Ask HN: Which Low-Cost Micro-controller is the Best for Learning Assembly? - phaus

I've recently started working in an IT Security position, and I'm trying to gain a solid foundation in assembly so I can start playing around with reverse engineering malware in my spare time. I've taken classes in Java and C++ before, and played around with HTML, JavaScript, and Python, but I haven't built anything significant yet, so I still consider myself to be a beginner. I've read a few articles, in an attempt to find out what I should start with, but there seems to be quite a wide variety of low-cost microprocessors out there.<p>I've read that the MSP430 is a good place to start, and it's definitely inexpensive, but I wonder if it would make more sense to just start with something more modern.<p>ARM processors are also supposed to be a good choice for a beginner, but there are so many choices, it's hard to figure out what I need.<p>Arduino looks interesting, and I hear about it all the time, but from the looks of it, most people don't use them to learn assembly. I know that they made an ARM version (which is hard to find) but I'm not sure what the difference would be between this and other ARM processors.<p>If anyone has a minute to share their thoughts I would be greatly appreciative.

## Information provided

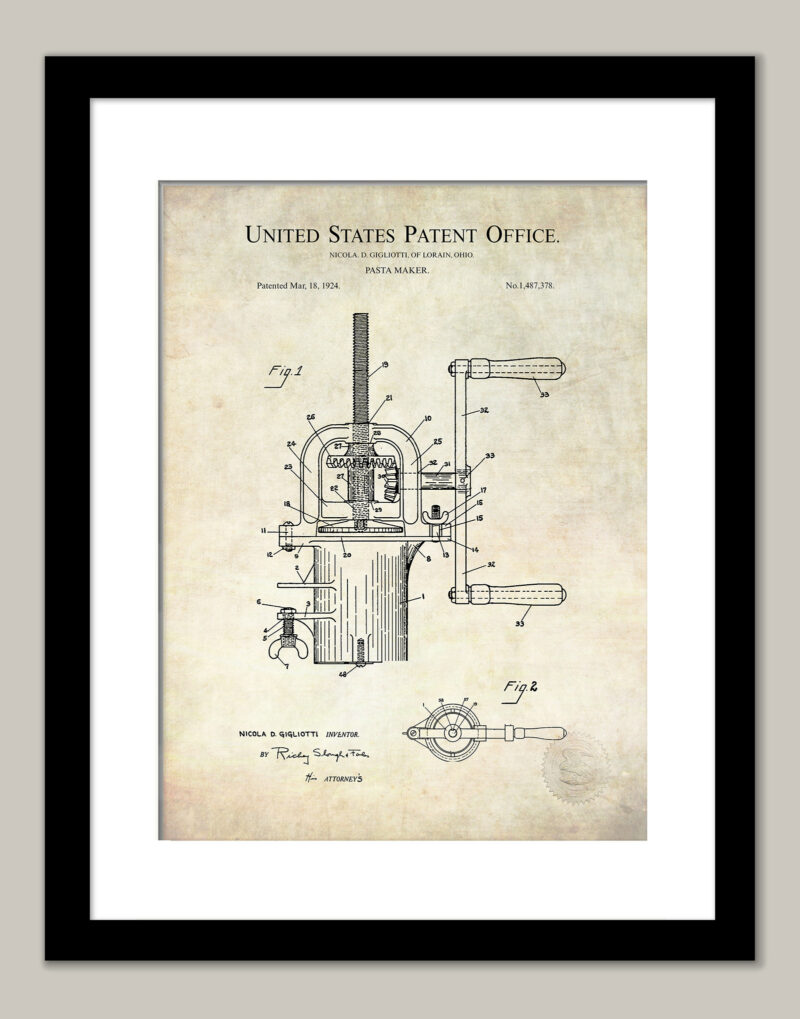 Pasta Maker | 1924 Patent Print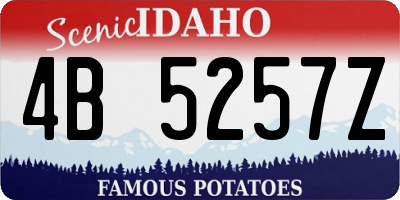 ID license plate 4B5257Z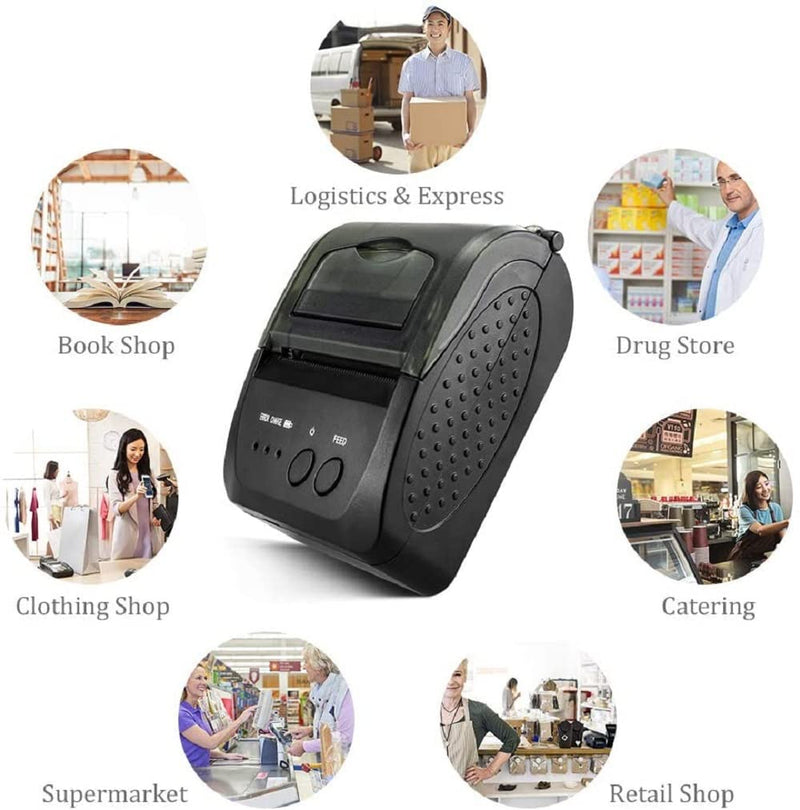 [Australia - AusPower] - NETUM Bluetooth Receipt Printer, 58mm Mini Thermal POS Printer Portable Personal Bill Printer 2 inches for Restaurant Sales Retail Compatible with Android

## What needs to be done
Can you sum up the forum post in two sentences?

## Worked solution
The poster recently started an IT security job and, still a beginner after classes in Java and C++, wants a solid foundation in assembly to reverse engineer malware in their spare time. They weigh the inexpensive MSP430, the many ARM choices, and Arduino, which most people don't use to learn assembly, and ask which low-cost microcontroller is best for learning it.